Иван неловко заерзал в кресле, не найдя сразу, что ответить на этот неожиданный комплимент, и про себя проклиная свой глупый язык.
— Я поступил по отношению к вам не благородно, признаю, поэтому готов рассмотреть ваши предложения.
— Что ж, Иван Федорович, не стану лукавить, я могла бы просто разъехаться с Антуаном несколько лет назад, когда поняла, что наш брак потерпел полный крах. Но мне… мне нужна свобода.
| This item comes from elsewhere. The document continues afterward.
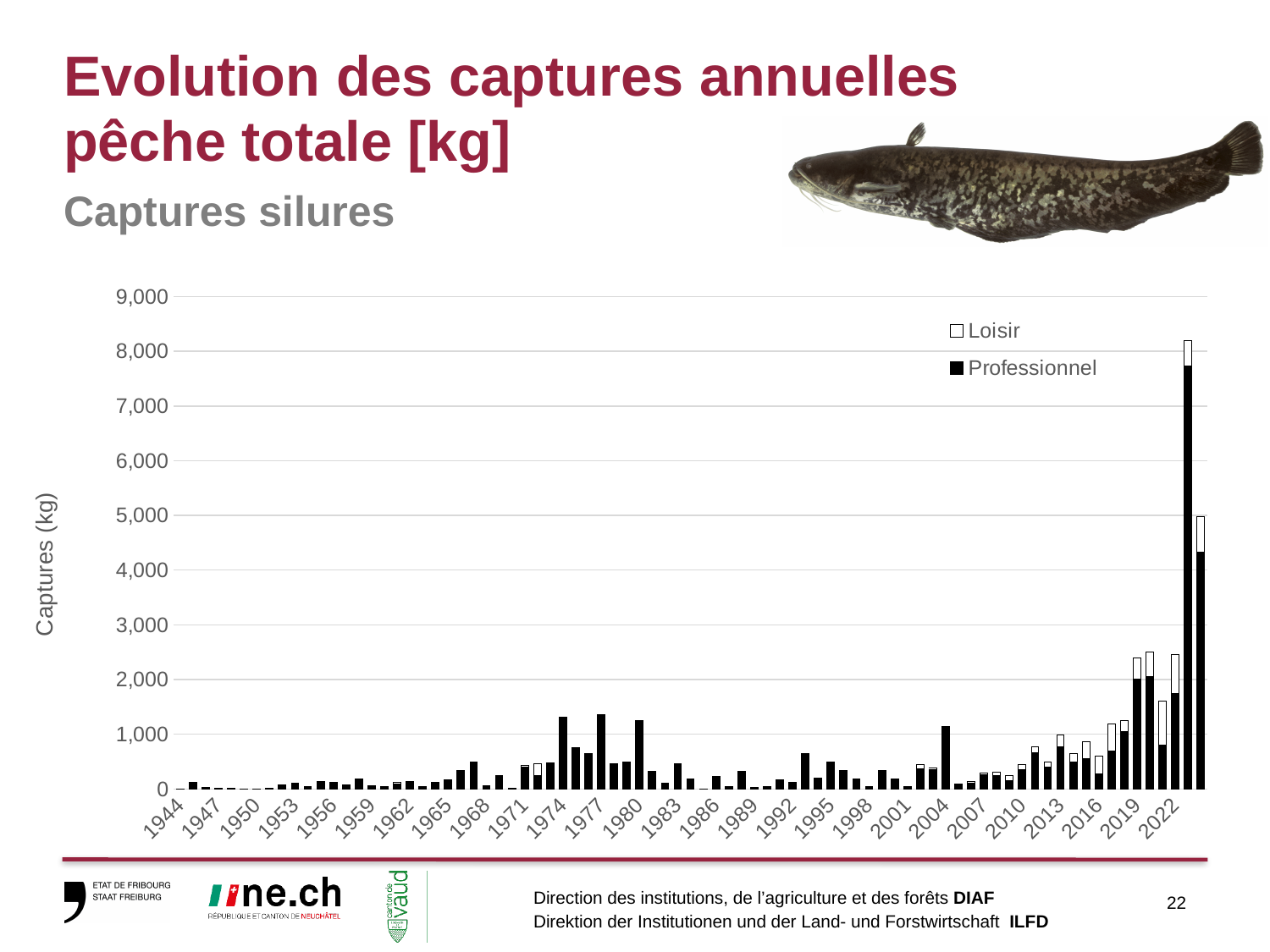
What is the label of the vertical axis? Captures (kg) Which year has the larger total catch, 1950 or 1977? 1977 How many series does the legend list? 2 Overall, do the catches rise or fall from 1944 to 2022? rise What kind of chart is shown on the slide? Stacked bar chart Is the total value for 1944 greater or less than 1,000? less Which year has the larger total catch, 1944 or 2022? 2022 What is the highest value shown on the vertical axis? 9,000 Is the total value for 1974 greater or less than 1,000? greater Is the total value for 2022 greater or less than 1,000? greater What are the two series named in the legend? Loisir and Professionnel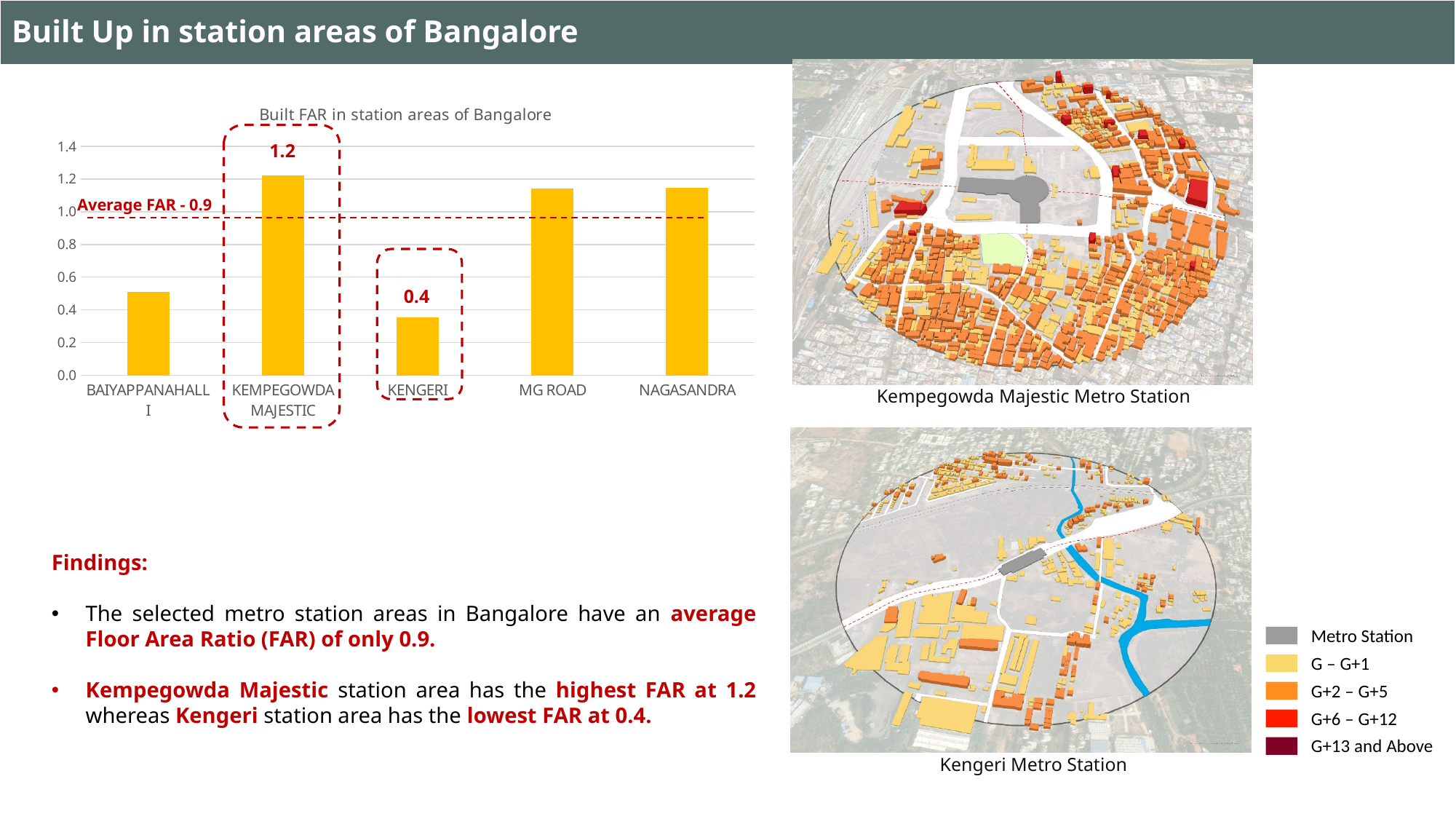
Which station area has the lowest Built FAR in the chart? Kengeri How many station areas are shown in the Built FAR chart? 5 What is the Built FAR value shown for Kempegowda Majestic? 1.2 What is the Built FAR value shown for Kengeri? 0.4 Which has a higher Built FAR, Baiyappanahalli or MG Road? MG Road Is the Built FAR value for Nagasandra greater or less than 1.0? greater What type of chart is used to show Built FAR in station areas of Bangalore? Bar chart Which station area has the highest Built FAR in the chart? Kempegowda Majestic What is the title of the chart on the slide? Built FAR in station areas of Bangalore What is the difference between the Built FAR of Kempegowda Majestic and Kengeri? 0.8 What average FAR value is marked by the dashed line on the chart? 0.9 Is the Built FAR value for Baiyappanahalli greater or less than 0.6? less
Я не хочу весь век быть связанной с этим никчемным человеком. — Она чуть замялась, потом прямо взглянула на Тауберга. — Мне всего двадцать пять. И я еще надеюсь быть счастливой, стать матерью. А дети… они достойны лучшего отца, чем Антуан Голицын. Посему все, что мне необходимо, это развод. Князь даже слышать о нем не желал, но ваша карточная баталия хотя и глубоко ранила меня, зато дала прекрасный повод начать разводное дело.
— Развод, Александра Аркадьевна, дело не простое, — задумчиво произнес Иван. — Пожалуй, почти невозможное. Насколько я знаю, он дается Синодом в случае прелюбодеяния одного из супругов, при неспособности к супружеской жизни, безвестном отсутствии в течение длительного времени и последнее: лишение по суду всех прав состояния. — Он вопросительно взглянул на Голицыну.